パウロは多くの問題を抱えている、人間関係のトラブル、意見がぶつかり争ってばかりいるコリントの教会の土台には、信仰と希望と愛があると語りました。わたしたちはこれからも目の前のことに心を奪われて、愚かな争いを繰り返すかもしれません。教会の中でも外でも牧師も信徒も繰り返し罪を犯すかもしれません。しかし、教会で起こっている愚かなこと、教会に呼び集められているすべての罪人のために、十字架にかかられたイエス・キリストがその中心におられることを忘れないようにしたいと思います。ここに教会が立っているということ、ここにわたしたちが呼び集められているということは、何よりも尊いことで、素晴らしいことです。たとえ、わたしたちがどのような罪を犯したとしても、たとえ、地震や災害によって、すべてを失うようなことがあったとしても、ここにイエス・キリストがおられる。ここにイエス・キリストがおられると信じること、その一点において、わたしたちは教会に連なり、神の恵みと祝福に預かることがゆるされています。心も思いも一つにして礼拝をささげ、イエス・キリストのからだである教会につながり続けたいと思います。
2025/8/17(日)聖霊降臨節第11主日
「人を恐れず神を畏れよ」
使徒言行録9章26~31節
サウロの回心は使徒言行録の中でも大変有名なエピソードで3回も紹介されています。熱心なユダヤ教徒だったサウロが、幻の中で復活の主イエス・キリストと出会い180度生き方が変わりました。しかし弟子たちはサウロを警戒していました。今まで自分たちの敵だった人が急に味方になると言っても信じることができない。サウロは最初、弟子たちを迫害していたからです。しかし、バルナバはサウロに主イエス・キリストが出会ってくださった。サウロは生まれ変わって我々の仲間になった、と説明してくれました。さて皆さんはどうでしょうか。今まで、さんざん嫌がらせをしたり、悪口をいったりしていた人が急に仲間になると言っても受け入れることができるでしょうか。もし受け入れることができるとすれば、どういう時でしょうか。

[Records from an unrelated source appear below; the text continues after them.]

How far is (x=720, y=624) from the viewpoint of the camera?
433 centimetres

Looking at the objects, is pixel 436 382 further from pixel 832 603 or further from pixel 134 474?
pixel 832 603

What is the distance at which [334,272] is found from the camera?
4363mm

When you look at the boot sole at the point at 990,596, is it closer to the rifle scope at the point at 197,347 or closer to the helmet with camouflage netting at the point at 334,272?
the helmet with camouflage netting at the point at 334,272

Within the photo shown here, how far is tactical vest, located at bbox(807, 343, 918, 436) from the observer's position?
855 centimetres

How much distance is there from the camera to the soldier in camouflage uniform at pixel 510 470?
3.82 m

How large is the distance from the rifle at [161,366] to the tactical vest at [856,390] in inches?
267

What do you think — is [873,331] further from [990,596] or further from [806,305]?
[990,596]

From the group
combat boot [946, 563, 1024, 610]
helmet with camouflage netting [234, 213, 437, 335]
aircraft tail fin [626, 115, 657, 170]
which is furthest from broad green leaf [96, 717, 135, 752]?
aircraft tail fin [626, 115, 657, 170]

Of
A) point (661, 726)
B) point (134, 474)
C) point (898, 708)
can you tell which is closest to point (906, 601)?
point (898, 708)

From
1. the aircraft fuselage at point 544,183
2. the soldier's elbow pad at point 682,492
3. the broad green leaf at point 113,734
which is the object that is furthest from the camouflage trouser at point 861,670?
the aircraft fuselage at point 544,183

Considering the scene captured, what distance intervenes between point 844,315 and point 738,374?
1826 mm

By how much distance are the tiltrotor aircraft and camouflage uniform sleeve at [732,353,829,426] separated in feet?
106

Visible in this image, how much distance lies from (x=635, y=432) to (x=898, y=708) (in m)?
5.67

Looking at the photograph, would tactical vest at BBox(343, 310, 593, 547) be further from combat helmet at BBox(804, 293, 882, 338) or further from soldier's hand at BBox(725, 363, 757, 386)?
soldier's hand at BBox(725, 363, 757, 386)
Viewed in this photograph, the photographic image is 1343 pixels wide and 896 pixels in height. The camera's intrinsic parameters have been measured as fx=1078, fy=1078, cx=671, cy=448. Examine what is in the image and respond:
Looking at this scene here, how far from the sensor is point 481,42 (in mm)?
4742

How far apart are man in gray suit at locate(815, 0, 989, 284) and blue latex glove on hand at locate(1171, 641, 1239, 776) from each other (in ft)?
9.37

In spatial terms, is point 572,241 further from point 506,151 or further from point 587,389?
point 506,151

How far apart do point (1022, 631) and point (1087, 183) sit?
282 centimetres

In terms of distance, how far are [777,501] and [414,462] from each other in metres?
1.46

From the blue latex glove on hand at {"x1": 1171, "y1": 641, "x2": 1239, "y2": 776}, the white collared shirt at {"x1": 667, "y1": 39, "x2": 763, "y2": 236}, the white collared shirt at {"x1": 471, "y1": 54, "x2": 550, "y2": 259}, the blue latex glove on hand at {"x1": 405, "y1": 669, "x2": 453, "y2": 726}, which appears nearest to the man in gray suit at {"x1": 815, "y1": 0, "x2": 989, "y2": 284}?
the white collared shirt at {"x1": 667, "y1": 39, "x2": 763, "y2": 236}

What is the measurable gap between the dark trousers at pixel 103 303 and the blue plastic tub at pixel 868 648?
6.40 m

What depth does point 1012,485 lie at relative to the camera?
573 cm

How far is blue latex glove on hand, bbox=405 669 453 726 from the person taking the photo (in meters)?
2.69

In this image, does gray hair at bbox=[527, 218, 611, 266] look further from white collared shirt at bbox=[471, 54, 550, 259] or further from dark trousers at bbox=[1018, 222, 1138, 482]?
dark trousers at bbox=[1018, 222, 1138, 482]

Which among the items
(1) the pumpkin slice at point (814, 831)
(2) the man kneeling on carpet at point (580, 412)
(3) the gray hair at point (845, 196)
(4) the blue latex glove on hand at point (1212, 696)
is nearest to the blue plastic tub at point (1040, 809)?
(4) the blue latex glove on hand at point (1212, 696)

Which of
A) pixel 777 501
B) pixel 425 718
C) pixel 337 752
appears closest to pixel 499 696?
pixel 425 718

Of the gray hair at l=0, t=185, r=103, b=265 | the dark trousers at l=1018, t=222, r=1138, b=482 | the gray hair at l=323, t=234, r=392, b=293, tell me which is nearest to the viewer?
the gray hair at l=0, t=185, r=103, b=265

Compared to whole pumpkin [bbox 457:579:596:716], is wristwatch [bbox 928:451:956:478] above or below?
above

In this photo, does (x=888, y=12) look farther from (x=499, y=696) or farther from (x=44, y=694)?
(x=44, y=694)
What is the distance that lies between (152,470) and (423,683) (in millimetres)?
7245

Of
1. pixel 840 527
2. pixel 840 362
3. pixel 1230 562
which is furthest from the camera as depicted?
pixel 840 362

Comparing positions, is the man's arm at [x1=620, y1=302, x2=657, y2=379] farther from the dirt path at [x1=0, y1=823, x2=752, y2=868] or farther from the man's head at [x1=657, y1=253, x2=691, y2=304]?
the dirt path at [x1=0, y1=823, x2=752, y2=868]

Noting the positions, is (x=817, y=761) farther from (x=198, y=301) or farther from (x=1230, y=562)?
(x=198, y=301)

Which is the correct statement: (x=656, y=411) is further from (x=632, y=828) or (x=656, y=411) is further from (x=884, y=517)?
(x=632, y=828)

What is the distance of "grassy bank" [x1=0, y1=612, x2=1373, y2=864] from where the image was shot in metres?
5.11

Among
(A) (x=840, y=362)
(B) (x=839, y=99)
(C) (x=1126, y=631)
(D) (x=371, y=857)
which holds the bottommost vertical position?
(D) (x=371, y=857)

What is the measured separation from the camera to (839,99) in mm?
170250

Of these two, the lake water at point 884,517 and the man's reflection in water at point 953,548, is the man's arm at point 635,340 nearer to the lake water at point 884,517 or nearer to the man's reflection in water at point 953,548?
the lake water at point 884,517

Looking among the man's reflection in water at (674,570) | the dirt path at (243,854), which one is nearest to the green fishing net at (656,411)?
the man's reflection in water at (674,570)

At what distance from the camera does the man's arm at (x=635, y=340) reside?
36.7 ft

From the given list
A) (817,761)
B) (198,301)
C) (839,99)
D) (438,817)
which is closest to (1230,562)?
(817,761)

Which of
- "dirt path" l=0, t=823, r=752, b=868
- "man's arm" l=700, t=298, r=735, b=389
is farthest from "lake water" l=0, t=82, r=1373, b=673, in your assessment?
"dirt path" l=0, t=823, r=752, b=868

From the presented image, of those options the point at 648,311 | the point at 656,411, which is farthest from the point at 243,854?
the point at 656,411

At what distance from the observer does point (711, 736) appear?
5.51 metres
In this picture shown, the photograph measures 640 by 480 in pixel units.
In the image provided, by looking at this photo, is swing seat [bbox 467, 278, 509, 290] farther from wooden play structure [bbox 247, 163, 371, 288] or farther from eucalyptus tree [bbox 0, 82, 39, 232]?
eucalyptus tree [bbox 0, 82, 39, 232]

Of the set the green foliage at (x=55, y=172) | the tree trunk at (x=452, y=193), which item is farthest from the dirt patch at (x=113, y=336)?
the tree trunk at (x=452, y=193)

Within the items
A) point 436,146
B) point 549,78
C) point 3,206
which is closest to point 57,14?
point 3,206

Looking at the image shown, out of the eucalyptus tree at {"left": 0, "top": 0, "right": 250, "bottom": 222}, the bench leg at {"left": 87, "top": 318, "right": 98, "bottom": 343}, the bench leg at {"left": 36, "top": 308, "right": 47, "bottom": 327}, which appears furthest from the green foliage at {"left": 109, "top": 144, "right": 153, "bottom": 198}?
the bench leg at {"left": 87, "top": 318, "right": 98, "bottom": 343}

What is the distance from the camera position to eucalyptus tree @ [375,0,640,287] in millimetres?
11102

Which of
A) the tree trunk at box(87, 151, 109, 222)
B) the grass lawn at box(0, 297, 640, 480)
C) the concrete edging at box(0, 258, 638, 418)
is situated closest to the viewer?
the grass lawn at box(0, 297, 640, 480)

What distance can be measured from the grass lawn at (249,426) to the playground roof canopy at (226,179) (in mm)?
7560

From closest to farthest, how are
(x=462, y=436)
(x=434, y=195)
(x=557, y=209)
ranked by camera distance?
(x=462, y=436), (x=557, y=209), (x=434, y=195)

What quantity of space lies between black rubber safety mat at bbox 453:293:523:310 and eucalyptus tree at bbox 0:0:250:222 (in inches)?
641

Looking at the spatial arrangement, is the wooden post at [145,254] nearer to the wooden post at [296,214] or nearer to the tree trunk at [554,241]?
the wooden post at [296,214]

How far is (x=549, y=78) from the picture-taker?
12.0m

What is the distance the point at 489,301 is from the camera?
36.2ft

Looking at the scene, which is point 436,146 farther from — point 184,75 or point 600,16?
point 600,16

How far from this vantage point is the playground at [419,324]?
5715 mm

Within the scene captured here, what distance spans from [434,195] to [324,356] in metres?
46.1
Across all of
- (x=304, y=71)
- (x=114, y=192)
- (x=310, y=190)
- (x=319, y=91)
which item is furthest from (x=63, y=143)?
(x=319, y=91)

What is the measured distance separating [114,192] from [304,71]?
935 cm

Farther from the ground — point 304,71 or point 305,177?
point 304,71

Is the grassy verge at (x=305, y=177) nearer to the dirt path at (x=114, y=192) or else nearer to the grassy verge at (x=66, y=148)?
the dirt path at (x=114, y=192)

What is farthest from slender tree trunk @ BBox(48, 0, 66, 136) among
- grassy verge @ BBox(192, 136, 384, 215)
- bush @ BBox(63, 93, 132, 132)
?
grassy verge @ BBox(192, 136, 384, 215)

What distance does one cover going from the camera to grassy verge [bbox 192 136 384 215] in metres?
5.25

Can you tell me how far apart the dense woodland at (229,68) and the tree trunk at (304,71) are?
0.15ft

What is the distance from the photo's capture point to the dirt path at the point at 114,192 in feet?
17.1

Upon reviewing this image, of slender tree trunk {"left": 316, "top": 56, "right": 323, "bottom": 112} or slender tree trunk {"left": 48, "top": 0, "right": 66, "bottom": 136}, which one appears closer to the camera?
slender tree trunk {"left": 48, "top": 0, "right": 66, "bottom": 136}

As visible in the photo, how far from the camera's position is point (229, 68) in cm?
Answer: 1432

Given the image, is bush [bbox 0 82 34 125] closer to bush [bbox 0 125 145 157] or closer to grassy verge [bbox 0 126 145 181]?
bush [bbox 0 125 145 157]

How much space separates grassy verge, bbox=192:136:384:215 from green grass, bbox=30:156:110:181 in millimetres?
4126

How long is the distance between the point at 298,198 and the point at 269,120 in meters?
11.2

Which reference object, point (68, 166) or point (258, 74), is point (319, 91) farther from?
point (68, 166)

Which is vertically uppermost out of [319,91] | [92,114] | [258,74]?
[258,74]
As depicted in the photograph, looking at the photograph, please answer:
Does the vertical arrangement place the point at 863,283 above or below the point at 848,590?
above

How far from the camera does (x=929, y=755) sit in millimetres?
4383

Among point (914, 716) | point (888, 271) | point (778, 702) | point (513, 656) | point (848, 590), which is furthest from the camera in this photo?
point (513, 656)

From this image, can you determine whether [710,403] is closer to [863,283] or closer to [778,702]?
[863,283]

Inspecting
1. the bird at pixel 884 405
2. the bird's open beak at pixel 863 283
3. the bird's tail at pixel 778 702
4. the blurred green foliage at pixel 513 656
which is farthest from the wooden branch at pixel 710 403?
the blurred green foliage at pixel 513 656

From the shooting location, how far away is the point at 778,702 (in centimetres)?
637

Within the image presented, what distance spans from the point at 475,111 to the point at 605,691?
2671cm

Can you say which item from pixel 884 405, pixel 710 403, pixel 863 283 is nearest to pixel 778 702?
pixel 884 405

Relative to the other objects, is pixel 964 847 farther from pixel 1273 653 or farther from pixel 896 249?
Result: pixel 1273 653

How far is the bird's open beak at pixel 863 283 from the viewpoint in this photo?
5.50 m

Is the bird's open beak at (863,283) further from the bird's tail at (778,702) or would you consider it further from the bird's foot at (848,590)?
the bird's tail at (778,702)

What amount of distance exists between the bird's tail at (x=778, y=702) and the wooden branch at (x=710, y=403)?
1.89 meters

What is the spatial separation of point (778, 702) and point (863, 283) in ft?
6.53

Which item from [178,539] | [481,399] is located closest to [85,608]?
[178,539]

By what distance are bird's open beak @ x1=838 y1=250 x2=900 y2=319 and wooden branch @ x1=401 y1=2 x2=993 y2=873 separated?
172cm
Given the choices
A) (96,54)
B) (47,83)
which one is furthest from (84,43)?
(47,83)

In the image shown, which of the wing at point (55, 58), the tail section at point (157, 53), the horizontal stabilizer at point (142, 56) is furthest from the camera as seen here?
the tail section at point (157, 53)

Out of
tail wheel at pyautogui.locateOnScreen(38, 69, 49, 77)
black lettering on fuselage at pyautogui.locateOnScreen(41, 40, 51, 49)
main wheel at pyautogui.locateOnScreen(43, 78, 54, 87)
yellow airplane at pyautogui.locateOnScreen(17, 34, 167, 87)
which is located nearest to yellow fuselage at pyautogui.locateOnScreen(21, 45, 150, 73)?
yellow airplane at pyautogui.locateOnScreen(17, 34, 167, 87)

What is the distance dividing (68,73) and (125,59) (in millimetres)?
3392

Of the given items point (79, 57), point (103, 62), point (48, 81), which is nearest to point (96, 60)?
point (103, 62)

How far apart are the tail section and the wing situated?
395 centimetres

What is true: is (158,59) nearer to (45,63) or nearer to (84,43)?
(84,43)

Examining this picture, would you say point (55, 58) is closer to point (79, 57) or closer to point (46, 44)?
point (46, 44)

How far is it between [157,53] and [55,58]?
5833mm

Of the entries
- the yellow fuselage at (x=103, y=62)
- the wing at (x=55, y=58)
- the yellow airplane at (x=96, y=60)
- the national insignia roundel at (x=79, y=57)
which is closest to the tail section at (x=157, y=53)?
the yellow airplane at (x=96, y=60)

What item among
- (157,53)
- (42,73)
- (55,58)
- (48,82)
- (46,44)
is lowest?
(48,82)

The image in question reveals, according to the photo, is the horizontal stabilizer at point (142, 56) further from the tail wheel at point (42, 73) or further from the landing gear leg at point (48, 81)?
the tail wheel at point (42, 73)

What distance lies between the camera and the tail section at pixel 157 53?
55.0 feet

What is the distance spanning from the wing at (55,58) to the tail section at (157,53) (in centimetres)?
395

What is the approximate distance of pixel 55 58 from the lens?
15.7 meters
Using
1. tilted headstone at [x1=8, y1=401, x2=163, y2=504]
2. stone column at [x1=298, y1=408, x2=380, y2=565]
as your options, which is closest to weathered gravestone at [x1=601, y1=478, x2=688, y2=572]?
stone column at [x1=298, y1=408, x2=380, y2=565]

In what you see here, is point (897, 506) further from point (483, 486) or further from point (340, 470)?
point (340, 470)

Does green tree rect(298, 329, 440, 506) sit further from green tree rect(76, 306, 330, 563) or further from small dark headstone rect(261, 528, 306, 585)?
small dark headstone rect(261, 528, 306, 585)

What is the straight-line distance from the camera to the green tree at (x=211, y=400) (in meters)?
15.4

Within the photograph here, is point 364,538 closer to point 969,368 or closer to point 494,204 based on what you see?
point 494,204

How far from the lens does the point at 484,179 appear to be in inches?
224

弟子たちがなぜサウロを受け入れたのか。それはサウロが周りの人々を恐れなかったからです。サウロを殺そうとする人がいても大胆に語り続けたからです。弟子たちは思いました。サウロは本気である。イエス・キリストを伝えなければならないという使命感、たとえ殺されるようなことがあっても止めることのできない熱意、人を恐れることなくただ神を畏れ、神に従うサウロの姿に、弟子たちは心を動かされたのだと思います。人を恐れず、神を畏れよ。人に何と言われようと自分は神から与えられた使命を果たすだけである。それがパウロの生き方であり、そしてそのような信仰が受け継がれて教会は建てられて行きました。人を恐れず、神を畏れ敬い、聖霊に満たされる所、それが教会です。世の人々は色々なことを言います。こうすればうまく行く。こんなことをしては駄目だ。今の時代こんなことをしていては教会に人が集まらなくなる。その通りかもしれません。しかし、教会に集うわたしたちが忘れてはならないことは、人を恐れないこと、人に惑わされないことです。人間の世界はこっちの方向に流れているけれども神の世界はこうではない。多くの人々はいかにもそれが正しいように言うけれども、そこに神はいるのか。それは本当に正しいのか。そのことを教会は語り続けなければなりません。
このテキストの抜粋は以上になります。